Wonder what's causing the misses...W

Would you mind sending me a couple of missed reads so I can test it out? if you want to send me the pBluescript reference too that would help. I think the will be small enough you can send to my e-mail (rchiu@bcgsc.ca)

I wonder if there could be some idiosyncrasies with the short reference that Straglr is not equipped to handle. Just a thought, may be if the expansion is substantially longer than the reference that not all split alignments were produced by Minimap2.

readmanchiu commented 2 years ago

@wdecoster, are you getting expected results? do some of the reads in the error messages also show up in the output carrying the expansion?

sabiqali commented 2 years ago

Hey @readmanchiu

I do not think I will be able to share this particular dataset, but we shall try and replicate the same error in an open source dataset and hopefully that will help.

Thank!

wdecoster commented 2 years ago

Wonder if you guys used minimap2 for your alignments? I would recommend using minimap2 -Y to do the alignment, -Y will force it to use soft-clipping for supplementary alignments and hence the read sequences can be readily extracted from the BAM file. That would be the easiest solution, unless you have reasons to not use minimap2.

Yes, we use minimap2. But the entire cohort has already been aligned without -Y. I am not going to rerun all of these. If you say it is just a warning and the results should be okay then I am not going to bother. I would suggest adding this to the README.

@wdecoster, are you getting expected results? do some of the reads in the error messages also show up in the output carrying the expansion?

It hasn't got that far yet. It just terminated after printing trf input <filename.dat>. I noticed in the code that you send stderr and stdout to /dev/null and also don't use the returncode. So that seems like a source of errors. I'll see if I have time this week to test this further.

readmanchiu commented 2 years ago

sorry @wdecoster, missing read sequences in the bam do actually lead to missed read. I would suggest re-running with the read sequences supplied using --reads_fasta. The reads can be in FASTA or FASTQ format, need to be compressed with bgzip and indexed with samtools faidx.

@sabiqali, I tested the --reads_fasta parameter, discovered a little bug and updated the GitHub repo with the fix. Not sure if it's the same error you saw, but It should be working now.

Please update your code to use the --reads_fasta option

wdecoster commented 2 years ago

Our fastq reads are in multiple fastq files, so that doesn't seem to be an option.

readmanchiu commented 2 years ago

Unfortunately the script needs to access the read sequences to validate the repeat sequences, either through the BAM or FASTQ. You can decompress, concatenate, compress, and index the multple fastq's into a single file.
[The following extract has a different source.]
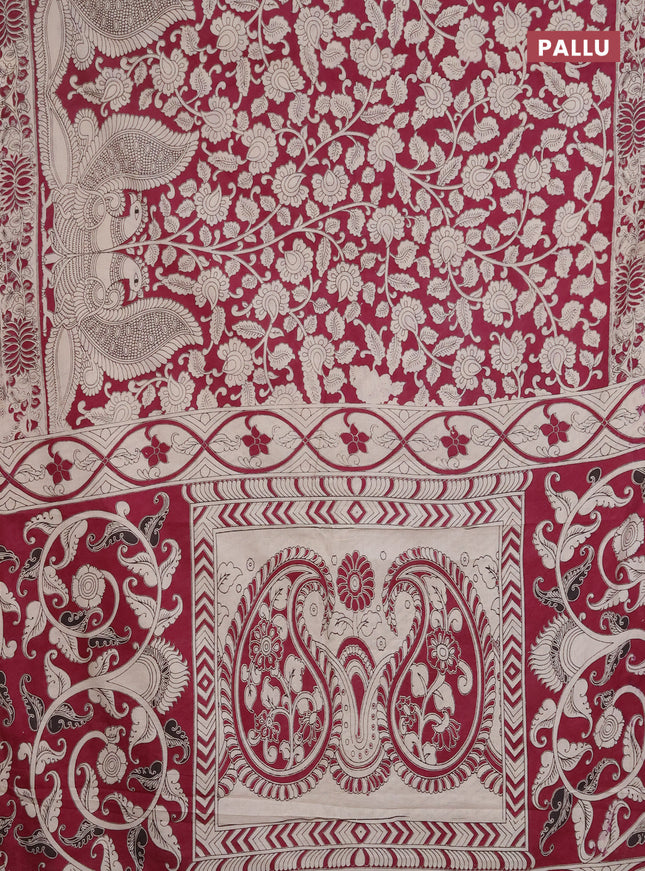 Kalamkari cotton saree dark magenta pink and beige with allover prints and printed border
I understand It will take some time to generate this, or it may just be easier to do the re-alignment with minimap2 with the -Y option.

wdecoster commented 2 years ago

So if I understood correctly this problem is specifically for supplementary alignments, of which the sequence is already present in the BAM file as the primary alignment, just in another location?

readmanchiu commented 2 years ago

The issue is Straglr needs to access the read sequence to validate the candidate repeat sequence when it iterates through each alignment record in the BAM file. Very often when the repeat is long, it will give rise to split/clipped/supplementary alignments. If the aligner is only soft-clipping, like telling minimap2 to run with -Y, the entire read sequence will be kept within the alignment record. If the aligner is hard-clipping, only the aligned sequence is kept with the alignment record. In that case, providing the indexed fastq will still allow Straglr to access the intact read sequence.